Critics of the film complain that it further exploits the pain of an already-abused, world-famous woman. ‘Retelling this narrative of abuse does nothing to push the conversation about women’s treatment forward,’ says a Refinery 29 review of Blonde. ‘Instead, using…real trauma to manufacture a box office hit is just another way that [she is] being exploited.’
This attitude dismisses the power of storytelling to address the exploitation Hollywood once put women through. Marilyn Monroe’s story has been told before but did any of us know the extent to which she was mistreated and exploited? Her mother’s mental illness was kept from the press and public out of pressure from the studios, and so was her own. But is that really the best way to address mental illness?
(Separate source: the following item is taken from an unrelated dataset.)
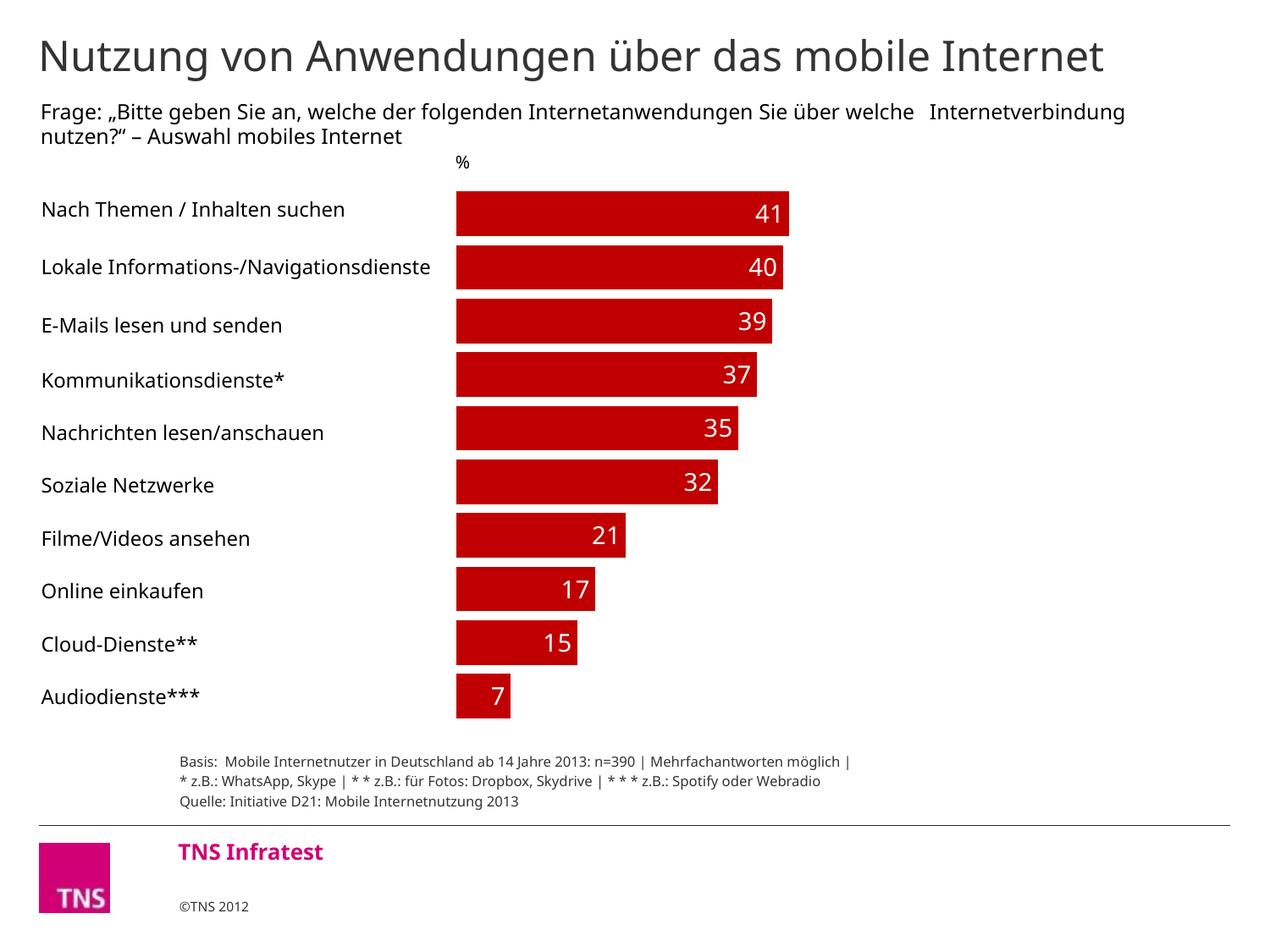
How many categories are shown in the chart? 10 What unit is indicated above the bars? % What is the value for "Cloud-Dienste**"? 15 What is the difference between the values for "Filme/Videos ansehen" and "Online einkaufen"? 4 Which category has the lowest value? Audiodienste*** What is the title of the slide? Nutzung von Anwendungen über das mobile Internet Which category has the highest value? Nach Themen / Inhalten suchen What is the value for "Soziale Netzwerke"? 32 What is the difference between the values for "Nach Themen / Inhalten suchen" and "Audiodienste***"? 34 What kind of chart is shown on the slide? Bar chart What is the value for "E-Mails lesen und senden"? 39 Which is larger, the value for "Nachrichten lesen/anschauen" or the value for "Filme/Videos ansehen"? Nachrichten lesen/anschauen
Blonde faces mental illness and suicide of a well-known public figure head-on and the result is a heart-wrenching, tragic story. Is it exploitative to tell a sad story? Critics argue that by portraying Norma Jeane as a victim the film takes away her agency. The thing is, a person who is wrestling with severe mental illness is fighting a battle for agency over their own life, and those who die by their own hand have fought the battle and decided they were tired of fighting.
And Norma Jeane was a victim— of parents and carers, husbands, lovers and of 1950s Hollywood. In Blonde, a young Norma Jeane leaves an audition with a big studio where she was raped by the executive in his office, and as she leaves one of the producers says to another, ‘Sweet Jesus, look at the ass on that little girl.’ Men in Hollywood don’t come off well in the film and if their treatment is a little heavy-handed, this is after all a story from a young girl’s perspective.
There were men who cared for her—Arthur Miller played by Adrian Brody is a brooding but devoted husband, but such is Norma Jeane’s fragility that a bad turn of events—a miscarriage in this case— sends their once-stable relationship spiralling to destruction. ‘Darling, where do you go when you disappear?’ Arthur asks Norma Jeane in one of the film’s most poignant moments. You can see in her expression that she isn’t really there— she is physically in the present but emotionally in the past, reliving the trauma of her childhood over and over again while grieving the loss of her own child.
Today it is thought that Norma Jeane suffered from bipolar and borderline personality disorder, alongside post-traumatic stress and anxiety. For women with those conditions, the childbearing years can bring back their own childhood trauma. Blonde portrays Norma Jeane’s desire to be a mother in heart-rending moments—should she keep the baby growing inside her and ruin hopes of career success by dropping out of filming Gentlemen Prefer Blondes? She caves to studio pressure and is haunted by the thought of the baby she let go. Flashbacks to a forced abortion recur—but are they a nightmare, or did it really happen thus, with a room full of men watching a doctor force an instrument inside her and remove the baby?
The truth almost doesn’t matter— Norma Jeane tortures herself with the image nonetheless. The film is excellent on the power of mental distress as it clouds memory and makes life seem like one terrible, never-ending nightmare. Her unborn foetus appears on screen at random moments, popping into our minds like with unsettling, critical words for its mother. The fragmented narrative and whispered dialogue between Norma Jeane and her foetus escalate as the drugs and alcohol take hold.
The film’s final image is of her leg hanging lifeless off the side of the bed where she died. Not since Joaquin Phoenix’s Joker has a major feature film portrayed such heavy topics so beautifully and compassionately—Blonde is a hefty nearly-three hours but it’s worth it.